EWR 15 (2016), Nr. 5 (September/Oktober)

Ulrike Stadler-Altmann (Hrsg.)
Lernumgebungen
Erziehungswissenschaftliche Perspektiven auf Schulgebäude und Klassenzimmer
Opladen: Barbara Budrich 2016
(154 S.; ISBN 978-3-8474-0709-6; 22,90 EUR)

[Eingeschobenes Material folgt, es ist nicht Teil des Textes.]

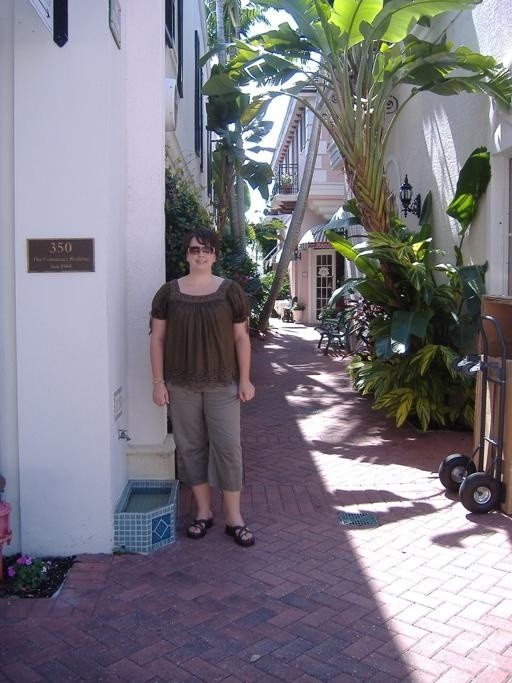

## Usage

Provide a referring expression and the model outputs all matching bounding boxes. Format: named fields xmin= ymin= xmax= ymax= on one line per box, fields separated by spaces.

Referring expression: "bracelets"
xmin=151 ymin=380 xmax=166 ymax=384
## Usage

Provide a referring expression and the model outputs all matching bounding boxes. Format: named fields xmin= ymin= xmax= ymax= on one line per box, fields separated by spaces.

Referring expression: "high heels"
xmin=187 ymin=517 xmax=213 ymax=539
xmin=225 ymin=523 xmax=255 ymax=547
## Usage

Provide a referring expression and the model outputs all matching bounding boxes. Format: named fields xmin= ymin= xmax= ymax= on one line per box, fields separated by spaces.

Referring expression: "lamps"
xmin=398 ymin=174 xmax=421 ymax=218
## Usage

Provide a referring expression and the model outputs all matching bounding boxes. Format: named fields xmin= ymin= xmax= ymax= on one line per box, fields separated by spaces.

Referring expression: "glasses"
xmin=188 ymin=246 xmax=213 ymax=255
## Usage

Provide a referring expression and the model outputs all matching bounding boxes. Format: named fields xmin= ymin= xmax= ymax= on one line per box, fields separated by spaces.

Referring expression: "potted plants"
xmin=279 ymin=172 xmax=294 ymax=193
xmin=291 ymin=301 xmax=306 ymax=324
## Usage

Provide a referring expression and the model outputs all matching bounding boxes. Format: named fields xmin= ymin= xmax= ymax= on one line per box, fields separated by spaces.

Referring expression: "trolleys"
xmin=439 ymin=315 xmax=512 ymax=518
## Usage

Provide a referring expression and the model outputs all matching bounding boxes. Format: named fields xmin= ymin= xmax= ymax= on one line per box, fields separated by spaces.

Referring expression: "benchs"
xmin=315 ymin=314 xmax=347 ymax=355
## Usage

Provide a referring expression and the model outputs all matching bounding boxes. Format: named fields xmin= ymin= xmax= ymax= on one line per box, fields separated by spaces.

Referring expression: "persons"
xmin=150 ymin=226 xmax=256 ymax=547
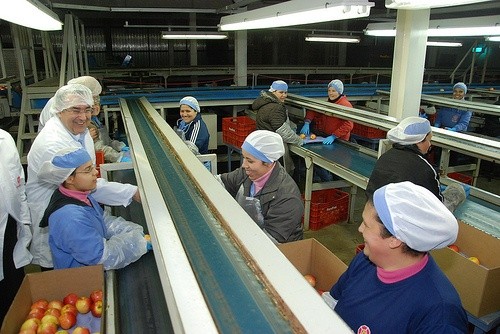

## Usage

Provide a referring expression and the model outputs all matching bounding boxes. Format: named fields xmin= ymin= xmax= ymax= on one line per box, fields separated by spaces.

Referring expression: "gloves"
xmin=120 ymin=152 xmax=131 ymax=163
xmin=446 ymin=126 xmax=456 ymax=131
xmin=122 ymin=147 xmax=130 ymax=151
xmin=439 ymin=185 xmax=446 ymax=193
xmin=434 ymin=123 xmax=438 ymax=127
xmin=464 ymin=186 xmax=470 ymax=198
xmin=300 ymin=123 xmax=310 ymax=137
xmin=322 ymin=135 xmax=336 ymax=146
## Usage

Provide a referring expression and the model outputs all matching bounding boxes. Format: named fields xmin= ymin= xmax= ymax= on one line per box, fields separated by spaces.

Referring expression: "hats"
xmin=180 ymin=96 xmax=200 ymax=114
xmin=38 ymin=147 xmax=92 ymax=186
xmin=372 ymin=180 xmax=458 ymax=252
xmin=241 ymin=130 xmax=285 ymax=165
xmin=387 ymin=117 xmax=431 ymax=145
xmin=454 ymin=82 xmax=467 ymax=94
xmin=328 ymin=79 xmax=343 ymax=96
xmin=268 ymin=80 xmax=287 ymax=92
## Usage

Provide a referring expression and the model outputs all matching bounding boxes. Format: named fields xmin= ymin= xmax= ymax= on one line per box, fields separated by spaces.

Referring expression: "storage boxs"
xmin=276 ymin=239 xmax=348 ymax=295
xmin=0 ymin=263 xmax=108 ymax=334
xmin=300 ymin=190 xmax=352 ymax=231
xmin=95 ymin=152 xmax=106 ymax=178
xmin=223 ymin=116 xmax=259 ymax=148
xmin=451 ymin=172 xmax=474 ymax=184
xmin=353 ymin=124 xmax=384 ymax=138
xmin=425 ymin=219 xmax=500 ymax=317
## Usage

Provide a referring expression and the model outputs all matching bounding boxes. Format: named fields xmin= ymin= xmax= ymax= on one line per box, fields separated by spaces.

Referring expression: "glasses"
xmin=66 ymin=108 xmax=94 ymax=116
xmin=72 ymin=162 xmax=95 ymax=174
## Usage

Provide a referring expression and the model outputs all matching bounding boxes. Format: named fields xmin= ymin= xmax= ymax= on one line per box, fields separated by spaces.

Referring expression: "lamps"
xmin=0 ymin=0 xmax=65 ymax=31
xmin=161 ymin=0 xmax=500 ymax=49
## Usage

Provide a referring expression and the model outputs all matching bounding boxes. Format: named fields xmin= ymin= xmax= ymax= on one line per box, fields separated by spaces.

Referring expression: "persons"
xmin=0 ymin=128 xmax=33 ymax=327
xmin=214 ymin=130 xmax=305 ymax=243
xmin=300 ymin=79 xmax=354 ymax=181
xmin=252 ymin=81 xmax=303 ymax=173
xmin=174 ymin=96 xmax=210 ymax=163
xmin=25 ymin=84 xmax=141 ymax=271
xmin=38 ymin=76 xmax=131 ymax=163
xmin=365 ymin=117 xmax=466 ymax=213
xmin=329 ymin=181 xmax=469 ymax=334
xmin=38 ymin=147 xmax=152 ymax=271
xmin=434 ymin=82 xmax=472 ymax=132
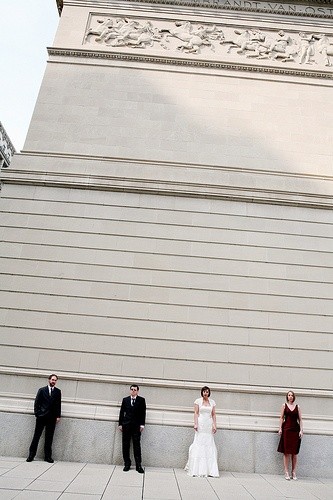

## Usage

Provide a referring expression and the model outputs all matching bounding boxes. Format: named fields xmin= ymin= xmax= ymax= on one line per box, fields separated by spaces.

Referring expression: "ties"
xmin=50 ymin=388 xmax=52 ymax=397
xmin=132 ymin=399 xmax=135 ymax=406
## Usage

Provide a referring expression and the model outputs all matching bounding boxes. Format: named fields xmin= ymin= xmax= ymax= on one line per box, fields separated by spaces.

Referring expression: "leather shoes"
xmin=123 ymin=466 xmax=130 ymax=471
xmin=136 ymin=465 xmax=144 ymax=473
xmin=44 ymin=454 xmax=54 ymax=463
xmin=26 ymin=452 xmax=36 ymax=463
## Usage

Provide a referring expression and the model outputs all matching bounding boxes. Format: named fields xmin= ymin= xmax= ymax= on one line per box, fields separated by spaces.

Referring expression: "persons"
xmin=119 ymin=385 xmax=146 ymax=473
xmin=277 ymin=391 xmax=303 ymax=480
xmin=27 ymin=375 xmax=61 ymax=463
xmin=185 ymin=387 xmax=219 ymax=478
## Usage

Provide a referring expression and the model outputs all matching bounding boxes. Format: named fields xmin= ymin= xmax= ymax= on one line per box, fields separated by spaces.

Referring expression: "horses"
xmin=86 ymin=16 xmax=298 ymax=63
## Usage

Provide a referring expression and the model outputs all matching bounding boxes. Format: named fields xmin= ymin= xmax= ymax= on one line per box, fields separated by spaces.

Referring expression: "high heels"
xmin=284 ymin=472 xmax=291 ymax=480
xmin=292 ymin=471 xmax=297 ymax=480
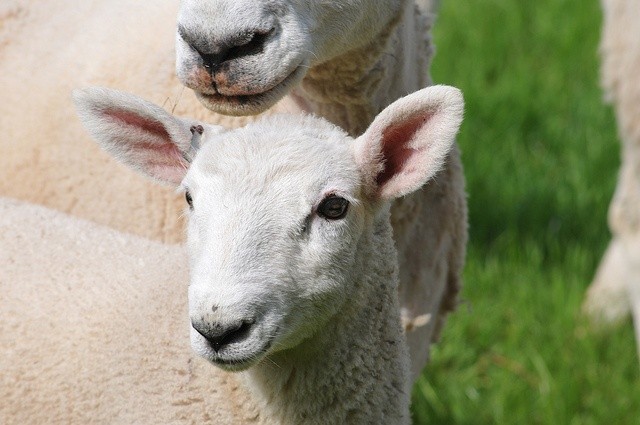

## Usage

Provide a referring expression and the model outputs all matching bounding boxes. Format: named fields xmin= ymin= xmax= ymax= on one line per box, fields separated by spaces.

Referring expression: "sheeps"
xmin=0 ymin=84 xmax=464 ymax=425
xmin=1 ymin=0 xmax=468 ymax=385
xmin=578 ymin=0 xmax=640 ymax=355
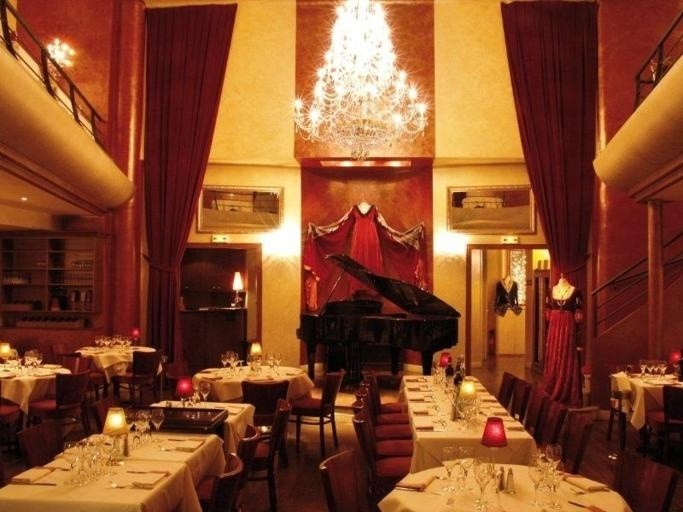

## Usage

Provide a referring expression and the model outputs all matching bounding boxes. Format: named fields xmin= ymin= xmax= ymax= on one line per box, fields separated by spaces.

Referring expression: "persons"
xmin=543 ymin=277 xmax=583 ymax=409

Lernumgebungen Der vorliegende Band geht auf wissenschaftliche Symposien aus den Jahren 2014 und 2015 zurück, die (auch) als Lehrerfortbildungen konzipiert waren und unter dem Titel „school of the future“ am Zentrum für Lehrerbildung der Universität Koblenz-Landau stattgefunden haben. Im Buch selbst gibt es nur einen sehr knappen Hinweis darauf, der aber wichtig ist – um zu verstehen, warum hier Texte von Autorinnen und Autoren aus Island, Nordengland, Deutschland, den USA und Portugal versammelt sind, die aus unterschiedlichen Professionen und Disziplinen stammen und das Thema Lernumgebungen so aufbereitet ist, dass sich mehr oder weniger direkte Bezüge zum Berufsalltag von Lehrerinnen und Lehrern herstellen lassen. Die Beiträge sind von forschenden Schulleiterinnen, Erziehungswissenschaftler_innen, Architekten und einer Architekturpsychologin verfasst. Jeder der sechs deutschsprachigen und vier englischen Texte beginnt mit einer englischen und einer deutschen Kurzfassung.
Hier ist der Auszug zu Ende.